Los niños merecen que les
digamos siempre la verdad, con palabras sencillas adecuadas a su comprensión según el momento
evolutivo en que se encuentran, y evitando en lo posible los detalles angustiosos. Incluso si en un momento dado no sabemos qué contestar, también
le decimos la verdad explicando que ahora no tenemos la respuesta pero que lo
vamos a pensar y cuando la sepamos le contestaremos. Lo cual supone también, cumplir con la promesa.
Los niños sienten y saben
lo que está pasando aunque no
tengan palabras para explicarlo. Cuando ocultamos o mentimos, en primer lugar
creamos desconfianza, enseñamos a los niños que en situaciones difíciles no pueden confiarnos sus miedos y angustias provocando que las
lleven en su interior sin poder elaborarlas oportuna y adecuadamente. En
segundo lugar les privamos de oportunidades para aprender a reconocer fehacientemente
y dar estructura a la realidad, adquirir herramientas para manejarse frente a
ella y resolver los problemas, las inquietudes o amenazas confiando y apoyándose en los demás o pidiendo
protección en caso de ser
necesario.
Pero decir la verdad no se limita a describir con coherencia lo
que acontece afuera, en el entorno del niño. También supone nombrar lo
que registra desde su percepción
subjetiva. Un discurso coherente significa poner palabras a los sentimientos
verdaderos de acuerdo al propio punto de vista del niño y no según lo que nosotros
como adultos cuidadores queremos o creemos que el niño debe sentir. Un ejemplo frecuente se observa cuando un niño llora porque necesita la seguridad del regazo materno y le decimos
que lo hace por pura malcriadez en lugar de reconocer y poner palabras a su necesidad legítima de consuelo (te sientes solo, necesitas que te cargue, etc.)

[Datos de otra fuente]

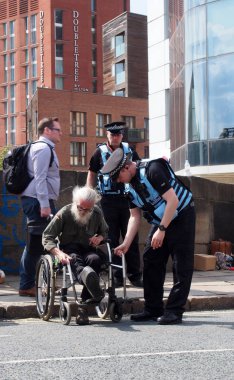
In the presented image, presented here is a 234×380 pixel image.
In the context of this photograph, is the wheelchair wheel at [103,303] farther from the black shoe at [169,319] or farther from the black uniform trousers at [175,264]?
the black shoe at [169,319]

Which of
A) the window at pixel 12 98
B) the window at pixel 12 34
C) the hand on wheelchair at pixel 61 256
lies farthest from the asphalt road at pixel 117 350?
the window at pixel 12 34

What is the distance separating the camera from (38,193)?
8.42m

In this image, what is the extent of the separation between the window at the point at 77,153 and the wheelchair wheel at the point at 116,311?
74158 millimetres

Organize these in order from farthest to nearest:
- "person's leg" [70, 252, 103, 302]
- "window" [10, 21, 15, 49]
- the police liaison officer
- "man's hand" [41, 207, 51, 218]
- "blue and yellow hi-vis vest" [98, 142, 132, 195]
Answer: "window" [10, 21, 15, 49] → "blue and yellow hi-vis vest" [98, 142, 132, 195] → "man's hand" [41, 207, 51, 218] → the police liaison officer → "person's leg" [70, 252, 103, 302]

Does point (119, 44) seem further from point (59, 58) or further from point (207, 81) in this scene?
point (207, 81)

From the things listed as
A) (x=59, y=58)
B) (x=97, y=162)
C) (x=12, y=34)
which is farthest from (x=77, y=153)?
(x=97, y=162)

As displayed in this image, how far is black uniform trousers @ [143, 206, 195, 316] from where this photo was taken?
24.3 feet

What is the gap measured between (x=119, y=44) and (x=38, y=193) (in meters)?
71.8

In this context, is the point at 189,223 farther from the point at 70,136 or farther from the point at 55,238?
the point at 70,136

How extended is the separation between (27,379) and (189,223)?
3029 millimetres

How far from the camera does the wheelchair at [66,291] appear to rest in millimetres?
7285

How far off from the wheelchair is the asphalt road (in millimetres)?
104

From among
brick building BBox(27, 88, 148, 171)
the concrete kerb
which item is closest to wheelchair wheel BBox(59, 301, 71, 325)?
the concrete kerb

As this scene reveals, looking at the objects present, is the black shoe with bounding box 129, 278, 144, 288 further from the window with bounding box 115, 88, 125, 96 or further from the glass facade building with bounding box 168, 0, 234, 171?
the window with bounding box 115, 88, 125, 96
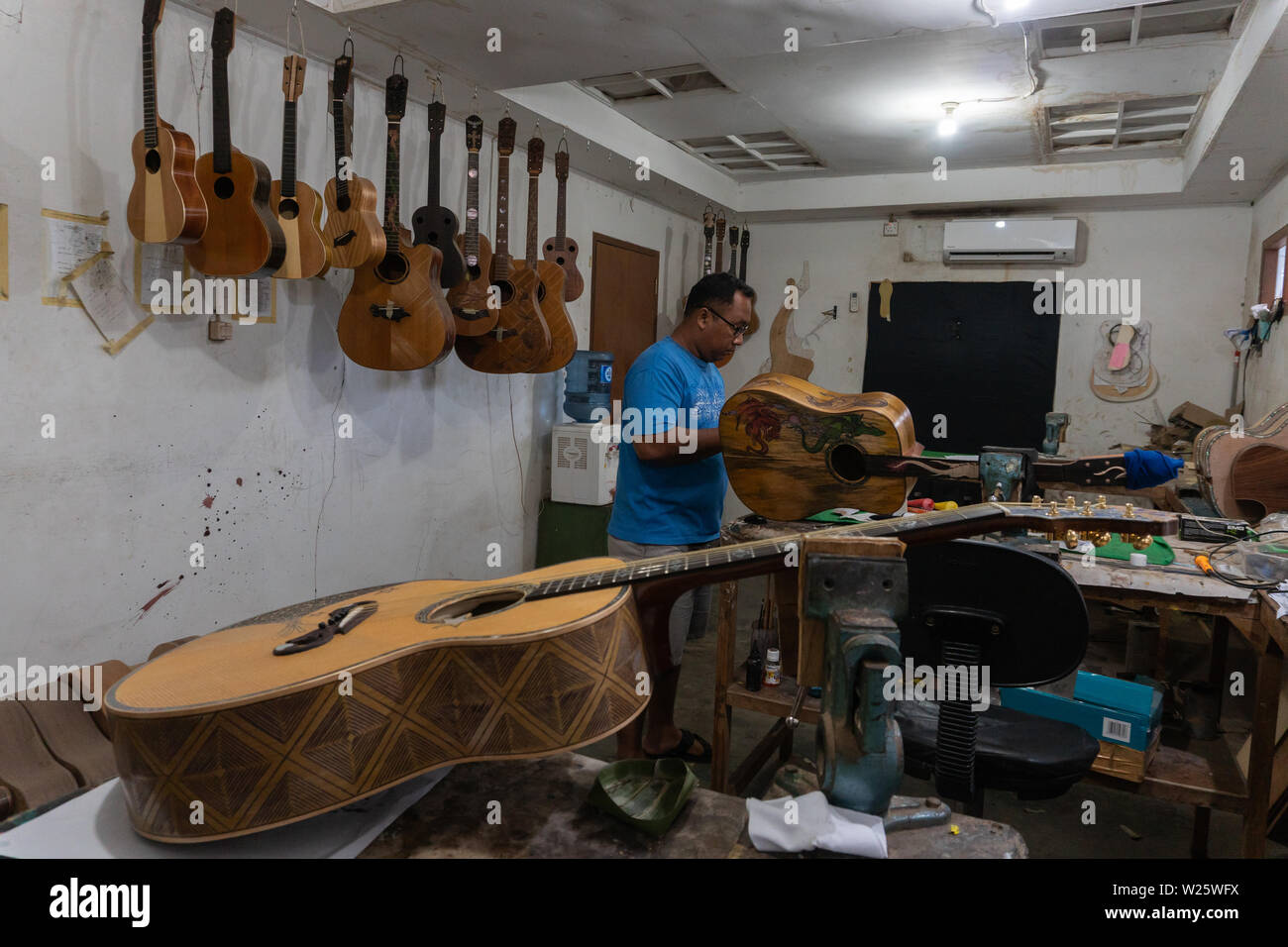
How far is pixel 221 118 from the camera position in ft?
9.16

O cuando un niño se cae, se hace
daño y le decimos que no pasó nada, que eso no duele, en lugar de tratar de ponernos en su
lugar y nombrar aquello que realmente están sintiendo (¿te hiciste daño, te duele, necesitas ayuda?) O cuando el niño siente abandono y desamparo mientras tenemos que distanciarnos
durante todo el día para trabajar y
le decimos que lo hacemos por su bien, para darles una "vida mejor",
sin nombrar o restando importancia a sus verdaderos sentimientos de abandono,
miedo, soledad... Entonces cuando este niño deviene en adulto y atraviesa una sucesión de crisis personales o
accidentes emocionales sin saber porqué ocurren ni cómo enfrentarlos, queda
atrapado en el sufrimiento o en la necesidad de despachurrar el presupuesto con
psicólogos o psiquiatras buscando sentido a lo
que distorsionado por mentiras y atrapado entre sombras, aconteció, sintió, padeció, vivió. La desorganización psíquica en sus
diferentes grados está absolutamente relacionada con la distancia entre palabra y
realidad, advierte la autora Laura Gutman cuando hace
referencia al discurso engañado durante la
crianza.
Poner palabras coherentes con la realidad a todo lo que acontece
en el entorno del niño, a aquello que realmente percibe desde su propio
punto de vista, le permite
dar estructura, entender y elaborar conscientemente
lo que vive y lo que siente, sin menoscabar el desarrollo de su salud mental y
emocional. Los niños son pequeños, pero no son
tontos. Ellos merecen que les digamos siempre la verdad.